8. Incident Response

We have a documented incident response process. In the event of a personal data breach, we notify affected users and the Information Commissioner's Office within 72 hours of becoming aware of the incident.

9. Vulnerability Reporting

We welcome reports of suspected vulnerabilities. To report a security issue:

  • email security@starlighttech.ai;
  • include a clear description of the issue, steps to reproduce, and any proof-of-concept material; and
  • please do not test on production data belonging to other users.

We acknowledge reports within 2 working days and aim to remediate critical issues within 14 working days.

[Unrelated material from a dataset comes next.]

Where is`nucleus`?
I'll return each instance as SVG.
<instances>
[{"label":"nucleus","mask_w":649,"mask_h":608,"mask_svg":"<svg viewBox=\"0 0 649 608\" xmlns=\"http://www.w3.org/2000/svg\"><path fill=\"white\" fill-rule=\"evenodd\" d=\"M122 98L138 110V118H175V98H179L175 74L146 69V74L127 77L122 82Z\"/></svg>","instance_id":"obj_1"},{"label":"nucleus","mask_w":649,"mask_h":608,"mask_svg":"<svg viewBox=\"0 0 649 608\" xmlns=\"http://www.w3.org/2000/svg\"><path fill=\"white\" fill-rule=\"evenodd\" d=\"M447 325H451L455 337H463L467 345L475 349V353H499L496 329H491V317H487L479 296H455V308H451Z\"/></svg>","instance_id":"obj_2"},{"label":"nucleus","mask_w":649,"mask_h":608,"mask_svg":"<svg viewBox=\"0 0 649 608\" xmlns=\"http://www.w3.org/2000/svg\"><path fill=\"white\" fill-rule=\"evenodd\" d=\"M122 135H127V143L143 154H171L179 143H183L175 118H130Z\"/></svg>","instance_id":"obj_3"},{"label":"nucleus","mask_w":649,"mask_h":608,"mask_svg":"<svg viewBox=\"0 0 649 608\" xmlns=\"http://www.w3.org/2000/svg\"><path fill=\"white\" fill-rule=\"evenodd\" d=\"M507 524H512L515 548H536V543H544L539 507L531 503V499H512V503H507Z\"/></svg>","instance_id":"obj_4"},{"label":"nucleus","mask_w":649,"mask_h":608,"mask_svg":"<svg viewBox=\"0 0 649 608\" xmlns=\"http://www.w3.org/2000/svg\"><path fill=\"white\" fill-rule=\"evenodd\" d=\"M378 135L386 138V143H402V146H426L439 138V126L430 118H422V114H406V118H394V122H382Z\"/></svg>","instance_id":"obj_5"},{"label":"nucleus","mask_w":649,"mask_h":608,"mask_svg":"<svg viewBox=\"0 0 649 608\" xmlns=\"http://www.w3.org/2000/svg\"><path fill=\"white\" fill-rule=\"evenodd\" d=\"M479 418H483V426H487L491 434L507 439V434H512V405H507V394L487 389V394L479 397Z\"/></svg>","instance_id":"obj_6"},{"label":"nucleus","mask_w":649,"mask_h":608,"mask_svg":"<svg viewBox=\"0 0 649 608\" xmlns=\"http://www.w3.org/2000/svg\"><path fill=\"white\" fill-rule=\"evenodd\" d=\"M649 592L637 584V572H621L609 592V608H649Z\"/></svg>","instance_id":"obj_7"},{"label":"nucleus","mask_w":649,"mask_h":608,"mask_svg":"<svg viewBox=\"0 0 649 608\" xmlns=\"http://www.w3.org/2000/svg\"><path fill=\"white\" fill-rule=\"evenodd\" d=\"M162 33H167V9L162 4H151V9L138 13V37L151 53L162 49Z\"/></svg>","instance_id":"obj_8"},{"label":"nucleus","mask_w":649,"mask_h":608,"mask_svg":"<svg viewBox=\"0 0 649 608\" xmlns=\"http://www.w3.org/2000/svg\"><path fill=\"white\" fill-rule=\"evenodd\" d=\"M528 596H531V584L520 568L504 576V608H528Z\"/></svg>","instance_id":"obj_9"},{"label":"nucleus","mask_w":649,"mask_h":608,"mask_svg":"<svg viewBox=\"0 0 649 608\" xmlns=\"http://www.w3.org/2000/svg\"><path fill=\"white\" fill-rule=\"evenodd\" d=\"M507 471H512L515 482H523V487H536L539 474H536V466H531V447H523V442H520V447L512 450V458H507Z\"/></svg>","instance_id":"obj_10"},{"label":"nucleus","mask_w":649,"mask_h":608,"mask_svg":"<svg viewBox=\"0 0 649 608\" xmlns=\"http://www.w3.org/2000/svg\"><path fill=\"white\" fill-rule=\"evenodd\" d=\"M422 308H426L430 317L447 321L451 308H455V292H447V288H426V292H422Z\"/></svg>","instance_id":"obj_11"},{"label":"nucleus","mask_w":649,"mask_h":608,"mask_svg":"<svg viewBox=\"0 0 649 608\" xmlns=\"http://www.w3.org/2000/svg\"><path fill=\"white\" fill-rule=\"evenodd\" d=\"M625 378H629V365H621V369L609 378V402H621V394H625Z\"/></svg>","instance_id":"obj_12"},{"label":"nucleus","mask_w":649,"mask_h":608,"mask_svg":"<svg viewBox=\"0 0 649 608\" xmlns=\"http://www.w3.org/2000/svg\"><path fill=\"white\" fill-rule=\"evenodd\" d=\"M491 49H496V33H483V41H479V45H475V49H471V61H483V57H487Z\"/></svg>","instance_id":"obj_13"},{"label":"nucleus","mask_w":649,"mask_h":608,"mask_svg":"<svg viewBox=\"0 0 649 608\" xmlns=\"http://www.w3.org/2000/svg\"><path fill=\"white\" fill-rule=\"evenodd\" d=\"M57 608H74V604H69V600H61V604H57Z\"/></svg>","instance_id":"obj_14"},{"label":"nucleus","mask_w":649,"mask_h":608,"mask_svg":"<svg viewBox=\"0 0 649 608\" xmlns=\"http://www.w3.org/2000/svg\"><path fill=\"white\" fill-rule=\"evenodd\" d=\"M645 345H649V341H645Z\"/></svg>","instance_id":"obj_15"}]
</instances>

We do not currently offer a paid bug bounty. We do thank reporters publicly on this page where they give consent.

10. What You Can Do

Some security depends on you. We recommend:

  • use a unique, strong password for your Compass account;
  • turn on multi-factor authentication once we offer it as a user-facing option (in our roadmap for the first months post-launch);
  • do not share your password;
  • sign out of shared devices; and
  • email security@starlighttech.ai if you think your account has been accessed without permission.

11. Audits and Certifications

At launch, Compass does not hold a formal SOC 2 or ISO 27001 certification. Our sub-processors (Anthropic, Vercel, Supabase, Stripe) hold their own certifications, which underpin parts of our environment. We will assess whether to pursue our own certification as the company scales.

12. Contact

Email security@starlighttech.ai for security reports and questions.

Change Log

  • v1.0, 10 June 2026. First publication.

Starlight Tech Limited, company number 17175089, registered office 71-75 Shelton Street, Covent Garden, London WC2H 9JQ, registered in England and Wales.